Kubeflow Pipelines, the orchestration subproject this deep-dive covers, lives in kubeflow/pipelines. The repository was created on 2018-05-12 (GitHub API).

Timeline

YearMilestone
2017Kubeflow announced at KubeCon NA 2017 (Wikipedia)
2018Kubeflow 0.1 announced at KubeCon EU; kubeflow/pipelines repo created (Kubernetes blog)
2019Pipelines established as a standalone DAG-based MLOps orchestration component (Google Cloud blog)
2020Kubeflow 1.0 released, signalling production readiness
2022KServe (serving) spun out as an independent project under LF AI & Data
2023Accepted into CNCF as an Incubating project on 2023-07-25 (CNCF)
2026KFP 2.16.1 released 2026-05-05 (GitHub API)

How it evolved

The largest shift in Pipelines was the move from v1 to v2. KFP v2 compiles a pipeline into a protobuf intermediate representation (PipelineSpec) and injects a driver and a launcher container into each Argo Workflow task, rather than relying on a central controller to interpret the DAG (Google Cloud blog). v2 is the current default engine.
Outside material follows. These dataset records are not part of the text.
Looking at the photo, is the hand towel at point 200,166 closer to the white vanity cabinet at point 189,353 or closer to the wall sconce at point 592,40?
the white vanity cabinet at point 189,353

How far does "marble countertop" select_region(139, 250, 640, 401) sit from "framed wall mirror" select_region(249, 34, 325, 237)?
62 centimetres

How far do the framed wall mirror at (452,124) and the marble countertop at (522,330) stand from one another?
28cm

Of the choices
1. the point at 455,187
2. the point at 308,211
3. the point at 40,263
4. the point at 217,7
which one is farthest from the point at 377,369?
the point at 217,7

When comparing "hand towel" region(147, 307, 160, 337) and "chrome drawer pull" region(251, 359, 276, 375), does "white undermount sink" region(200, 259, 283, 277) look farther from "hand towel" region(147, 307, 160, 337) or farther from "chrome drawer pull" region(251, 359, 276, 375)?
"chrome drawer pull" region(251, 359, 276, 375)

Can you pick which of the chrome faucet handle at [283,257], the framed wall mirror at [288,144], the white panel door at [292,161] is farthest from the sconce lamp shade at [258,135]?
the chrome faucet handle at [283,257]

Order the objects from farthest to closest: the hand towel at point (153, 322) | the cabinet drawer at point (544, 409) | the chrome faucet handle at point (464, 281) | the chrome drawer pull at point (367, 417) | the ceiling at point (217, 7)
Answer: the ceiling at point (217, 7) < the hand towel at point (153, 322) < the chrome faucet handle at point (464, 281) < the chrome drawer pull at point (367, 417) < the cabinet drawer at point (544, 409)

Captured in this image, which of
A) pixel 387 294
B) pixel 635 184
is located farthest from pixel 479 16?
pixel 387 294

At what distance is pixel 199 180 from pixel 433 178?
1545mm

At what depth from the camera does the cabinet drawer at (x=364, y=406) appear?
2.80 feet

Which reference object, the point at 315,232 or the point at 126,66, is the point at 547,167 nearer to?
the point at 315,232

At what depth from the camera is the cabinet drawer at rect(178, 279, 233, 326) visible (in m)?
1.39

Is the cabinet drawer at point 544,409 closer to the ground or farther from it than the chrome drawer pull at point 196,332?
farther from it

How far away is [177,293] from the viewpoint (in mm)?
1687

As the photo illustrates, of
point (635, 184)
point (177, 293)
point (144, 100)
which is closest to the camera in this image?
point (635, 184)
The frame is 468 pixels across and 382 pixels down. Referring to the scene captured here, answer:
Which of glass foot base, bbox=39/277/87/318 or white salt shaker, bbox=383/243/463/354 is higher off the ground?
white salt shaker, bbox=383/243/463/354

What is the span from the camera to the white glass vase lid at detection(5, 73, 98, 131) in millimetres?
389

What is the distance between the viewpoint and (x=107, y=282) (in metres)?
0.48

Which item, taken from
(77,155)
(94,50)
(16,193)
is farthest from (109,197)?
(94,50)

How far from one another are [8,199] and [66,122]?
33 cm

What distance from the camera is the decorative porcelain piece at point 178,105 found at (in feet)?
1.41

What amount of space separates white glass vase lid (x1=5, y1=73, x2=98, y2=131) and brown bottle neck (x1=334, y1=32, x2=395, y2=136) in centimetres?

The same SDK DSL is consumed by managed backends; GCP Vertex AI Pipelines adopted the KFP DSL.

Kubeflow also narrowed in scope as subprojects matured into independent projects. Serving left as KServe in 2022. The result is the umbrella structure visible today: the CNCF-tracked kubeflow/kubeflow repository is a gateway, and the working code lives in subproject repositories like Pipelines.

Governance changed in 2023, when Google, with Project Steering Group support, applied for CNCF incubation (Kubeflow blog). CNCF accepted Kubeflow as Incubating on 2023-07-25 (CNCF).

Where it stands now

Kubeflow is a CNCF Incubating project with health metrics tracked through LFX Insights (CNCF). Pipelines ships regular releases; the latest at the time of writing is 2.16.1, released 2026-05-05 (GitHub API). v2 is the default execution engine, and the project's stated direction is end-to-end ML pipeline orchestration on Kubernetes with the Python SDK as the primary authoring surface.